Russian president Vladimir Putin’s invasion of Ukraine could ignite the bloodiest conflict on European soil since the Second World War ended in 1945. But to hear top Republicans at the American Conservative Union’s annual confab tell the story of the last 24 hours, the order to invade was given by the president of the United States.
One by one, in remarks from the Conservative Political Action Conference stage and in comments to The Independent, current and former GOP officeholders credited the assault on Ukraine not to Mr Putin – who announced the invasion in a televised speech around 6am on Thursday in Moscow – but to Mr Biden, despite the American president’s lack of any authority or mechanism to pass orders to Russia’s armed forces.
According to a GOP source who spoke to The Independent on condition of anonymity, model talking points instructing Republican officeholders to blame Mr Biden for the invasion have been distributed though official GOP channels in recent days.
Instead of passing the word to support, even if reluctantly, the Biden administration’s efforts to hold Russia accountable for launching an unprovoked attack on its neighbour, party insiders have instead given a green light to characterise Russia’s aggression as a reaction to “weakness” on the part of Mr Biden.
One top Republican who followed such directions, Texas senator Ted Cruz, said the Russian invasion had come to pass because Mr Biden and his advisers “prioritised partisan politics over substance”.
As he arrived to speak at CPAC on Thursday, Mr Cruz, who serves on the Senate Foreign Relations Committee, told The Independent the attack, which ended nearly eight decades of peace on the continent, was “caused” by “the mistakes of the Biden administration”.
When asked to clarify whether he was explicitly blaming Mr Biden – not Mr Putin – for the Russian leader’s decision to launch an invasion of Ukraine, Mr Cruz replied: “Yes, I'm absolutely saying that.”
Another Republican senator, Mike Braun of Indiana, told The Independent the invasion had been brought about by Mr Biden’s resumption of negotiations with Iran meant to bring a halt to the Islamic republic’s nascent nuclear weapons programme, as well as the US exit from Afghanistan last year.
“I think there's been a projection of weakness that got us entangled in a way, based upon what I think others observed getting out of Afghanistan, and we're coming from behind. We're not actually addressing it in a preemptive way,” said Mr Braun, who added that he hopes Mr Biden will be able to “galvanise” allies to “pull the plug” on Russia’s economic links to the world.
Former Missouri governor Eric Greitens, who is currently a Senate candidate hoping to succeed retiring senator Roy Blunt, said in prepared remarks that Mr Biden’s “policy of weakness and chaos” led to “aggression like we're seeing in … Ukraine”, and suggested that the Biden administration’s approach to dealing with Mr Putin was part of an intentional plan to destroy the United States from within.

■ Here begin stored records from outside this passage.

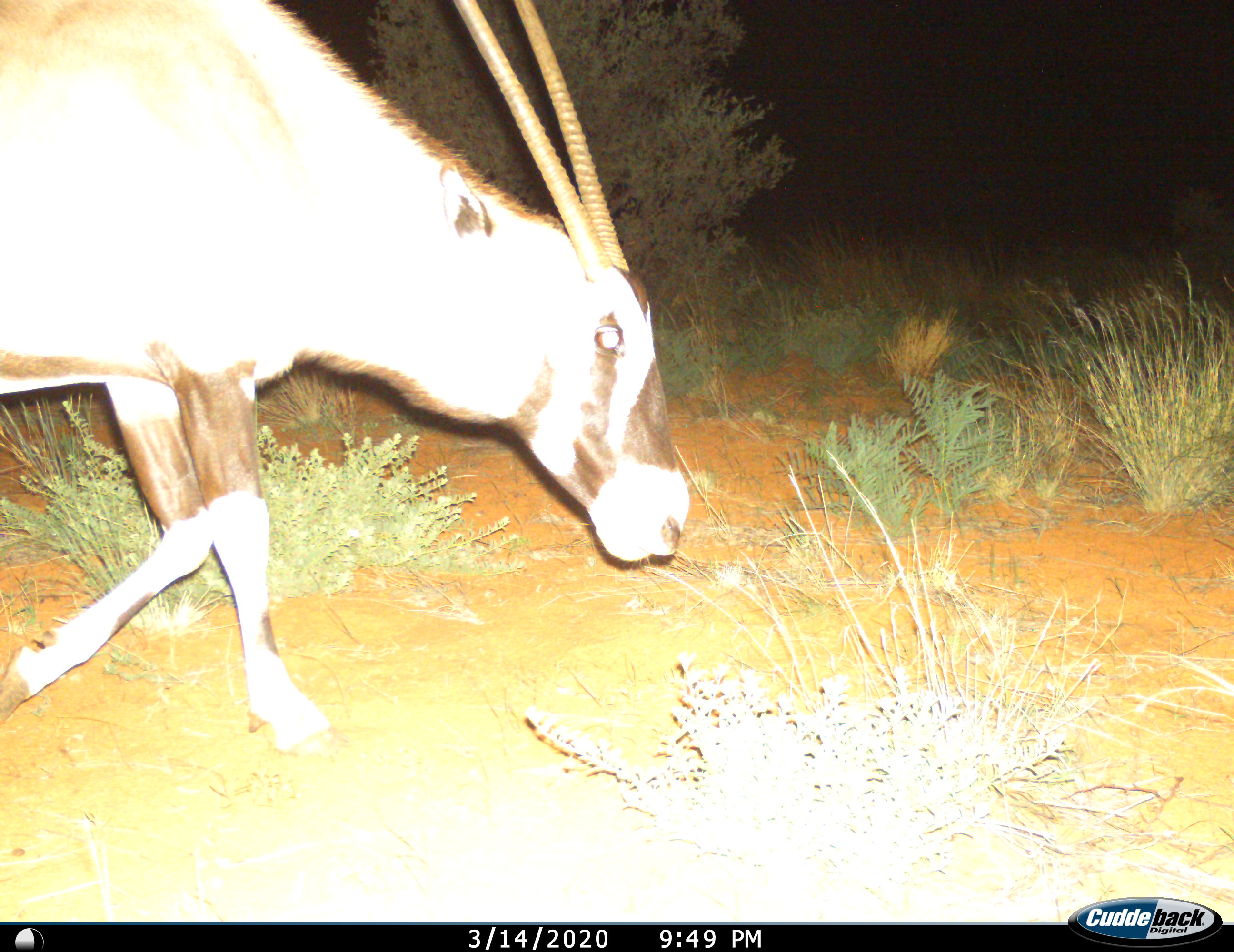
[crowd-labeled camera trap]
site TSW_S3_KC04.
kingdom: Animalia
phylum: Chordata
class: Mammalia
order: Artiodactyla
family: Bovidae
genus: Oryx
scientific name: Oryx gazella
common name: gemsbok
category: oryx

His potential senate colleague, Missouri senator Josh Hawley, was even more explicit in placing blame for the invasion on Mr Biden.
Mr Hawley, whose Thursday evening speaking slot closed the opening day CPAC programme, told the crowd of conservative activists that Mr Biden’s “weakness” led him to “shut down American energy production and green light Russian energy production”.
“He green lights Putin's pipeline and he shuts down American pipelines – is it any wonder that Vladimir Putin feels emboldened to do whatever the heck it is he wants to do?” said the Missouri senator, invoking an oft-used GOP talking point which posits that Mr Biden harmed US domestic energy production by cancelling a permit for the Keystone XL oil pipeline.
Republicans have pointed to the Keystone pipeline in order to cast Mr Biden as a hypocrite for heeding the German government’s request to waive GOP-passed sanctions on the Russo-German Nord Stream 2 gas pipeline last year. But the Keystone pipeline had nothing to do with US oil production and was not even an American pipeline, as it was owned by a Canadian company that hoped it would transport Canadian oil to US refineries, where it could be processed for export.
One former GOP office holder, ex-Georgia representative Doug Collins, also told The Independent that he believed Mr Putin had seen “a weakness” in Mr Biden shown by the Afghanistan withdrawal.
But Mr Collins, who left the House in 2021 after mounting an unsuccessful campaign for a Georgia Senate seat, did not go as far in blaming Mr Biden as his former colleagues.
Instead, he suggested the Biden administration had been so “traumatised” by the disastrous Afghanistan exit that it made them gun-shy on deploying sanctions against Russia prior to the invasion.
“We didn't have to send troops – we're not involved – but why were we waiting to see if Putin was gonna go? I'm in the military 20 years, you don't put that many people on the border without either moving them or … calling a truce,” he said. “We didn't even attempt that. And I think that's the part that frustrates me the most”.